[[ Information open ]]
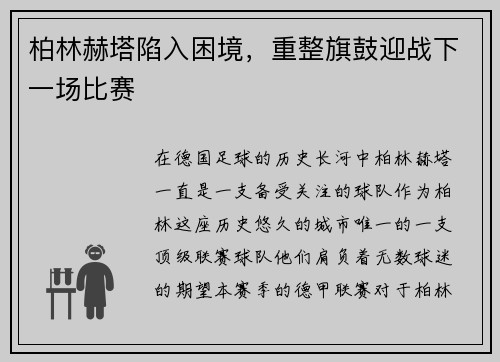 柏林赫塔陷入困境，重整旗鼓迎战下一场比赛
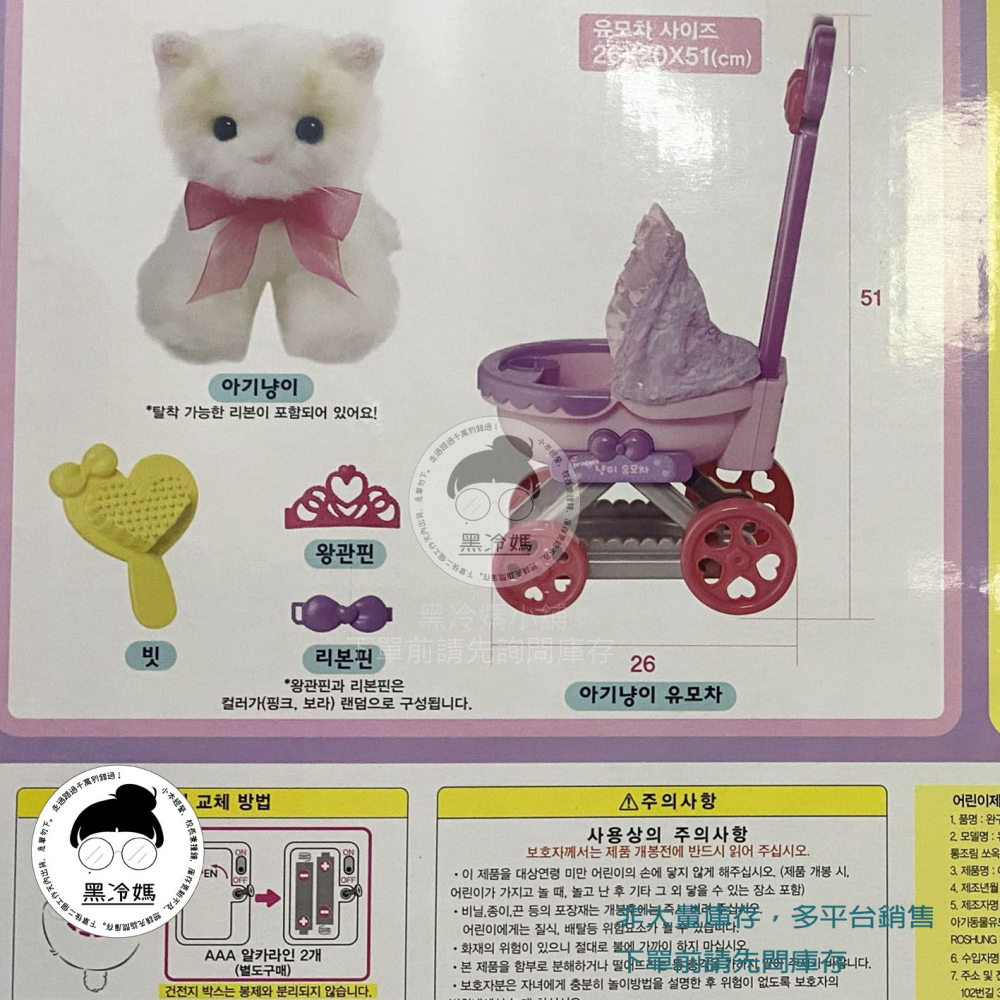 MIMI PET SHOP 可愛小貓 KITTY 貓咪寵物寶貝推車 MI60003 電子寵物伯寶行 黑冷媽-細節圖2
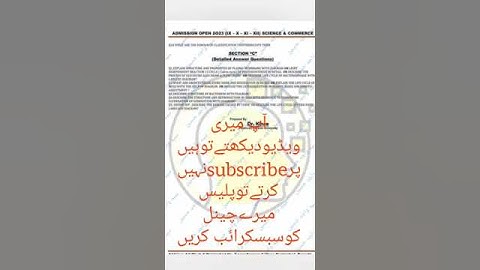 #botanytargetpaper,#botanyguesspaper,#botanytargetpaper2023,newton inn botany guess paper 2023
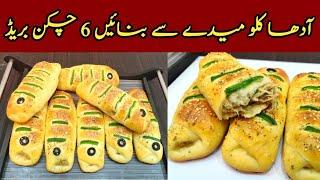 Chicken Bread Recipe with and without oven @NadiyaTanvir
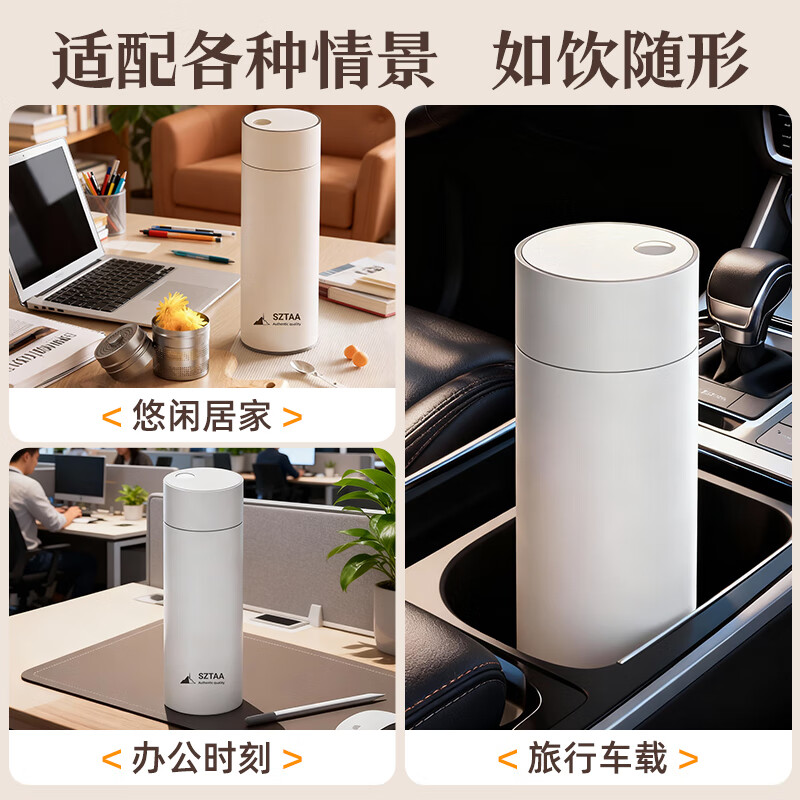 SZTAA磁吸保温杯茶水分离男女士便携学生2025新款陶瓷车载磁弹泡茶水杯 渐变【磁吸茶仓】550ml.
[[ Information closed ]]
Task brief
Copy the text of every item above word for word, and leave the pictures out of your answer.

Output of the task
 柏林赫塔陷入困境，重整旗鼓迎战下一场比赛
 MIMI PET SHOP 可愛小貓 KITTY 貓咪寵物寶貝推車 MI60003 電子寵物伯寶行 黑冷媽-細節圖2
 #botanytargetpaper,#botanyguesspaper,#botanytargetpaper2023,newton inn botany guess paper 2023
 Chicken Bread Recipe with and without oven @NadiyaTanvir
 SZTAA磁吸保温杯茶水分离男女士便携学生2025新款陶瓷车载磁弹泡茶水杯 渐变【磁吸茶仓】550ml.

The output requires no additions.